Render the data between the lines containing "In the picture, which" and "1.52 meters", inclusive, as a numbered list, omitting blank lines.

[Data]
◇ ◇ ◇ ◇ ◇ ◇ ◇

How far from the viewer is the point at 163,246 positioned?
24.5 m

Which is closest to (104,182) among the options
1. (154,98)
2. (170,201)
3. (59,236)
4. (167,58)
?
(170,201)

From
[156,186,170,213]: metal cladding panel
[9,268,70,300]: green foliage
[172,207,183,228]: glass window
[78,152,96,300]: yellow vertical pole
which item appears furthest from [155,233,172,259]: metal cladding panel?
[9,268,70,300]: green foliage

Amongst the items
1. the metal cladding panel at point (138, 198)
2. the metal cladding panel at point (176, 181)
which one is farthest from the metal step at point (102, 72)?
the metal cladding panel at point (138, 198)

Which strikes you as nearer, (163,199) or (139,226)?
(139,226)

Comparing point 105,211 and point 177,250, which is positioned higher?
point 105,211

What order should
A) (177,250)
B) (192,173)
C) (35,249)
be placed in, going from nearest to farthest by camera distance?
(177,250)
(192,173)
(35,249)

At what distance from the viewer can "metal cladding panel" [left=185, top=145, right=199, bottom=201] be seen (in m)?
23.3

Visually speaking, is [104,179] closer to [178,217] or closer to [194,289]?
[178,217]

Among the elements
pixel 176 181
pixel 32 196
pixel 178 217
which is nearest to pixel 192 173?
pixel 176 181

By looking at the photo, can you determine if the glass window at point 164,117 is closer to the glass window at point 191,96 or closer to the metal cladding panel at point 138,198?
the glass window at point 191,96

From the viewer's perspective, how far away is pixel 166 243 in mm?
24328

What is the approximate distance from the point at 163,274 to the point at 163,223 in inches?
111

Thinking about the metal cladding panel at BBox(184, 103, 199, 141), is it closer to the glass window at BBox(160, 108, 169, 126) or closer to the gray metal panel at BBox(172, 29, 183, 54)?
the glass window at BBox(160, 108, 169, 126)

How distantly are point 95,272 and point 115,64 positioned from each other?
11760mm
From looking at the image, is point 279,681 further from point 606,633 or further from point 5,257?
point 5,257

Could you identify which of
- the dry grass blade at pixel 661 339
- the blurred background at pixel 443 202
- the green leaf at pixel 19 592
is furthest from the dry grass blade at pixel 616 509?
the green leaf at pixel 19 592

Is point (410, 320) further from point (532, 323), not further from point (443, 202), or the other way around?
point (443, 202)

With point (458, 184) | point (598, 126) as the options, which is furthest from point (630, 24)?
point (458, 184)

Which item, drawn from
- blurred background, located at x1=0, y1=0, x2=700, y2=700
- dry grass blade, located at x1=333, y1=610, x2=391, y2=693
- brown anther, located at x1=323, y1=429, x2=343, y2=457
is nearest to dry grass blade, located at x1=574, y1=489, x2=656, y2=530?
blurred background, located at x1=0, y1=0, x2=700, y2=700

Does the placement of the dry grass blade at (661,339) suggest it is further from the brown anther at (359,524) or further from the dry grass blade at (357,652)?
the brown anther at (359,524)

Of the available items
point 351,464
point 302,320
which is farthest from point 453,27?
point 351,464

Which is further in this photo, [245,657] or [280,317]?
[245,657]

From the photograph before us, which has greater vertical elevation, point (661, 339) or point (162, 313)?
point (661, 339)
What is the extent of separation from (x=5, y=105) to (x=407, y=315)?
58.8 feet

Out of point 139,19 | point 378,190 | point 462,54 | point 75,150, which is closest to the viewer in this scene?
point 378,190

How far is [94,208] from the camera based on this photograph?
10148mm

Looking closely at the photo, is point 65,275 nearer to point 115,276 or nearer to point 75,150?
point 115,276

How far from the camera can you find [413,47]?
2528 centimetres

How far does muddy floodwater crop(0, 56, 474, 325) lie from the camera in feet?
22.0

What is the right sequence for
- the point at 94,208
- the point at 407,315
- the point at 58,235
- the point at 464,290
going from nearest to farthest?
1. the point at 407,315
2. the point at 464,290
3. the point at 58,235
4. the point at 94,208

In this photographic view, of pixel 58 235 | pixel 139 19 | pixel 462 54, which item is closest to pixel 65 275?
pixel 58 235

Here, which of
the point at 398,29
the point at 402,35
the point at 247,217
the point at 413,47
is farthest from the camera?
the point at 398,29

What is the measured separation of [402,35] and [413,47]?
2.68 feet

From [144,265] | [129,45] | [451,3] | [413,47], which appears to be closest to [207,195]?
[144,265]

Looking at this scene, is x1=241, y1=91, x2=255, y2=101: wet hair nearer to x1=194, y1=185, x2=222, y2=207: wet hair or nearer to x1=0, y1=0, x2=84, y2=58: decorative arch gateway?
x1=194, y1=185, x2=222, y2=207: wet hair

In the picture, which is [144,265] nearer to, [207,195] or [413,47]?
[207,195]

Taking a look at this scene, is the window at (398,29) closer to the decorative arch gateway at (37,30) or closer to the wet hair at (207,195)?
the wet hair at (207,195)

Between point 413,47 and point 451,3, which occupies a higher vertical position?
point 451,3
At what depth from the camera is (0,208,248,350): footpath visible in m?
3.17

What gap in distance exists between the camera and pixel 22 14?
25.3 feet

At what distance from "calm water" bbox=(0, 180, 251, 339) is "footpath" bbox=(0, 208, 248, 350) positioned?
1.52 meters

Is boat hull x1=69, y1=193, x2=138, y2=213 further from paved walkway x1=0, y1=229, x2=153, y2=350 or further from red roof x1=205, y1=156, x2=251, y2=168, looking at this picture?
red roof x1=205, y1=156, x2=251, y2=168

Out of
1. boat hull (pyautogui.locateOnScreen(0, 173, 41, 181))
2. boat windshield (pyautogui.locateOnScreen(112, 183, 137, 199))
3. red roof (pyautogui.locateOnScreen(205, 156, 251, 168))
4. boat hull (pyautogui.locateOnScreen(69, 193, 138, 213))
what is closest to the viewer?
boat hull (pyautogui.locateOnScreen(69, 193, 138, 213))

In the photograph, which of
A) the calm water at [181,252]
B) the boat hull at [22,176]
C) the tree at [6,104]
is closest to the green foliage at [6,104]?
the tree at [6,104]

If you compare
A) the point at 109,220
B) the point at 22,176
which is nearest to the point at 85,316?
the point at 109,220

◇ ◇ ◇ ◇ ◇ ◇ ◇

■ TASK RESULT ■
1. In the picture, which is [144,265] nearer to, [207,195] or [413,47]?
2. [207,195]
3. Taking a look at this scene, is the window at (398,29) closer to the decorative arch gateway at (37,30) or closer to the wet hair at (207,195)?
4. the wet hair at (207,195)
5. Between point 413,47 and point 451,3, which occupies a higher vertical position?
6. point 451,3
7. At what depth from the camera is (0,208,248,350): footpath visible in m?
8. 3.17
9. What gap in distance exists between the camera and pixel 22 14?
10. 25.3 feet
11. At what distance from "calm water" bbox=(0, 180, 251, 339) is "footpath" bbox=(0, 208, 248, 350) positioned?
12. 1.52 meters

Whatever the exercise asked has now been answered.